Work to be completed — From the first line to the last, give the records again exactly.

== Exercise input ==

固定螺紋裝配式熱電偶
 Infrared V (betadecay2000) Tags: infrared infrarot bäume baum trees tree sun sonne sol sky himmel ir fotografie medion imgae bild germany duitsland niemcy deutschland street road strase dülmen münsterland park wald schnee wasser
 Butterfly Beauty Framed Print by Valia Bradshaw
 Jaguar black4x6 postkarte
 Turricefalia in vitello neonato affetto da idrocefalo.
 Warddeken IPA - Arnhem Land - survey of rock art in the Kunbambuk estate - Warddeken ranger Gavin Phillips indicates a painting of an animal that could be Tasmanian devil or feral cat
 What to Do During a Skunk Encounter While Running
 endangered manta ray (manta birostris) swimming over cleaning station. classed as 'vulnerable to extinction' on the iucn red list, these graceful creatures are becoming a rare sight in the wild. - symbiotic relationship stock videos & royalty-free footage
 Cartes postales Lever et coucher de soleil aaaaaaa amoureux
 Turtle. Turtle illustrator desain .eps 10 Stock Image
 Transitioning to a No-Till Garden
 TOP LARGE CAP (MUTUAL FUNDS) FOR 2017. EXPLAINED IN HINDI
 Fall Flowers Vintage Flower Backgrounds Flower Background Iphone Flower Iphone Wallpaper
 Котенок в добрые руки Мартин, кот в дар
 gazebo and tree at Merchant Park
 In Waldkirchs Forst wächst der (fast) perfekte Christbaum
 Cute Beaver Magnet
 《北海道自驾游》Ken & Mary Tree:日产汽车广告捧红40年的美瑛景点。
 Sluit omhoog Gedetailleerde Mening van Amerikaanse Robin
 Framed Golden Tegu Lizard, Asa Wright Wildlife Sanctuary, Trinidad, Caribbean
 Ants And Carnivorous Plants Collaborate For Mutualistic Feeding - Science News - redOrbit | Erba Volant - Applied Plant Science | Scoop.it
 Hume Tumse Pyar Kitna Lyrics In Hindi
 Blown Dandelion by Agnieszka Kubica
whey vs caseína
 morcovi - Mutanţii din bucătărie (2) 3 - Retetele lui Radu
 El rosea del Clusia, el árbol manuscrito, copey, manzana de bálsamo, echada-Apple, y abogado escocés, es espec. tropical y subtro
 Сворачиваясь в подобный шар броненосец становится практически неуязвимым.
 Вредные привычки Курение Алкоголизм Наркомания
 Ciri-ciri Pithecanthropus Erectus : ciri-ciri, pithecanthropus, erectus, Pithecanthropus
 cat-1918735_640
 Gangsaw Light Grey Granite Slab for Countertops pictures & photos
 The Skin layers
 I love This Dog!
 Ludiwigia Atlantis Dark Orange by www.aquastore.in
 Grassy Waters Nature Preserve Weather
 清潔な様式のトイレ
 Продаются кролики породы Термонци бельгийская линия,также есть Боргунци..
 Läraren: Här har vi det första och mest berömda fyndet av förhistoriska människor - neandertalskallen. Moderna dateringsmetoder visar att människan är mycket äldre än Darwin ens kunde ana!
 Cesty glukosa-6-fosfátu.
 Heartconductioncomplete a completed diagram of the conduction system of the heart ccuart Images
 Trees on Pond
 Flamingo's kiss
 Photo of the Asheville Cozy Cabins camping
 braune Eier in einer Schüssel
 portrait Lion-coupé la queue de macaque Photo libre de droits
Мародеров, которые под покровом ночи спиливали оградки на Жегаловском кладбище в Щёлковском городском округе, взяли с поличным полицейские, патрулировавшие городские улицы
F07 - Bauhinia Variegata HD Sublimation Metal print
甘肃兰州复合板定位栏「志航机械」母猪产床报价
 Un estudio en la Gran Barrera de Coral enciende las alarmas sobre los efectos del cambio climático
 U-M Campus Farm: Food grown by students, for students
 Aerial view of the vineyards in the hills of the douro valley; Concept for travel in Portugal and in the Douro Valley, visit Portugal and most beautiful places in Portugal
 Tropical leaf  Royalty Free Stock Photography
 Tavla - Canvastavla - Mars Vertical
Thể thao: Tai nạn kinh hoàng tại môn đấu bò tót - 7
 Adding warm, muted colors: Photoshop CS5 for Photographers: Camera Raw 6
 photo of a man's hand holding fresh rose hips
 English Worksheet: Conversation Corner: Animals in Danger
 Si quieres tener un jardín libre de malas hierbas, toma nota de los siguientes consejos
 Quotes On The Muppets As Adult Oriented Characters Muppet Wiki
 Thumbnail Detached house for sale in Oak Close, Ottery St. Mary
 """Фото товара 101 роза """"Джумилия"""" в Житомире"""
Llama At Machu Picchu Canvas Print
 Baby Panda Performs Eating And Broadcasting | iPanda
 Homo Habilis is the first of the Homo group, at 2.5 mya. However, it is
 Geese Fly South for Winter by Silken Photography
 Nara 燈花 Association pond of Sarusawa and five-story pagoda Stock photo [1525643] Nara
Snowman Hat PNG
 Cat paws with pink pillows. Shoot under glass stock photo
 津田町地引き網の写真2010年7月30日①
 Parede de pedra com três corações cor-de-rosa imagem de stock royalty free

===

Task result —
固定螺紋裝配式熱電偶
 Infrared V (betadecay2000) Tags: infrared infrarot bäume baum trees tree sun sonne sol sky himmel ir fotografie medion imgae bild germany duitsland niemcy deutschland street road strase dülmen münsterland park wald schnee wasser
 Butterfly Beauty Framed Print by Valia Bradshaw
 Jaguar black4x6 postkarte
 Turricefalia in vitello neonato affetto da idrocefalo.
 Warddeken IPA - Arnhem Land - survey of rock art in the Kunbambuk estate - Warddeken ranger Gavin Phillips indicates a painting of an animal that could be Tasmanian devil or feral cat
 What to Do During a Skunk Encounter While Running
 endangered manta ray (manta birostris) swimming over cleaning station. classed as 'vulnerable to extinction' on the iucn red list, these graceful creatures are becoming a rare sight in the wild. - symbiotic relationship stock videos & royalty-free footage
 Cartes postales Lever et coucher de soleil aaaaaaa amoureux
 Turtle. Turtle illustrator desain .eps 10 Stock Image
 Transitioning to a No-Till Garden
 TOP LARGE CAP (MUTUAL FUNDS) FOR 2017. EXPLAINED IN HINDI
 Fall Flowers Vintage Flower Backgrounds Flower Background Iphone Flower Iphone Wallpaper
 Котенок в добрые руки Мартин, кот в дар
 gazebo and tree at Merchant Park
 In Waldkirchs Forst wächst der (fast) perfekte Christbaum
 Cute Beaver Magnet
 《北海道自驾游》Ken & Mary Tree:日产汽车广告捧红40年的美瑛景点。
 Sluit omhoog Gedetailleerde Mening van Amerikaanse Robin
 Framed Golden Tegu Lizard, Asa Wright Wildlife Sanctuary, Trinidad, Caribbean
 Ants And Carnivorous Plants Collaborate For Mutualistic Feeding - Science News - redOrbit | Erba Volant - Applied Plant Science | Scoop.it
 Hume Tumse Pyar Kitna Lyrics In Hindi
 Blown Dandelion by Agnieszka Kubica
whey vs caseína
 morcovi - Mutanţii din bucătărie (2) 3 - Retetele lui Radu
 El rosea del Clusia, el árbol manuscrito, copey, manzana de bálsamo, echada-Apple, y abogado escocés, es espec. tropical y subtro
 Сворачиваясь в подобный шар броненосец становится практически неуязвимым.
 Вредные привычки Курение Алкоголизм Наркомания
 Ciri-ciri Pithecanthropus Erectus : ciri-ciri, pithecanthropus, erectus, Pithecanthropus
 cat-1918735_640
 Gangsaw Light Grey Granite Slab for Countertops pictures & photos
 The Skin layers
 I love This Dog!
 Ludiwigia Atlantis Dark Orange by www.aquastore.in
 Grassy Waters Nature Preserve Weather
 清潔な様式のトイレ
 Продаются кролики породы Термонци бельгийская линия,также есть Боргунци..
 Läraren: Här har vi det första och mest berömda fyndet av förhistoriska människor - neandertalskallen. Moderna dateringsmetoder visar att människan är mycket äldre än Darwin ens kunde ana!
 Cesty glukosa-6-fosfátu.
 Heartconductioncomplete a completed diagram of the conduction system of the heart ccuart Images
 Trees on Pond
 Flamingo's kiss
 Photo of the Asheville Cozy Cabins camping
 braune Eier in einer Schüssel
 portrait Lion-coupé la queue de macaque Photo libre de droits
Мародеров, которые под покровом ночи спиливали оградки на Жегаловском кладбище в Щёлковском городском округе, взяли с поличным полицейские, патрулировавшие городские улицы
F07 - Bauhinia Variegata HD Sublimation Metal print
甘肃兰州复合板定位栏「志航机械」母猪产床报价
 Un estudio en la Gran Barrera de Coral enciende las alarmas sobre los efectos del cambio climático
 U-M Campus Farm: Food grown by students, for students
 Aerial view of the vineyards in the hills of the douro valley; Concept for travel in Portugal and in the Douro Valley, visit Portugal and most beautiful places in Portugal
 Tropical leaf  Royalty Free Stock Photography
 Tavla - Canvastavla - Mars Vertical
Thể thao: Tai nạn kinh hoàng tại môn đấu bò tót - 7
 Adding warm, muted colors: Photoshop CS5 for Photographers: Camera Raw 6
 photo of a man's hand holding fresh rose hips
 English Worksheet: Conversation Corner: Animals in Danger
 Si quieres tener un jardín libre de malas hierbas, toma nota de los siguientes consejos
 Quotes On The Muppets As Adult Oriented Characters Muppet Wiki
 Thumbnail Detached house for sale in Oak Close, Ottery St. Mary
 """Фото товара 101 роза """"Джумилия"""" в Житомире"""
Llama At Machu Picchu Canvas Print
 Baby Panda Performs Eating And Broadcasting | iPanda
 Homo Habilis is the first of the Homo group, at 2.5 mya. However, it is
 Geese Fly South for Winter by Silken Photography
 Nara 燈花 Association pond of Sarusawa and five-story pagoda Stock photo [1525643] Nara
Snowman Hat PNG
 Cat paws with pink pillows. Shoot under glass stock photo
 津田町地引き網の写真2010年7月30日①
 Parede de pedra com três corações cor-de-rosa imagem de stock royalty free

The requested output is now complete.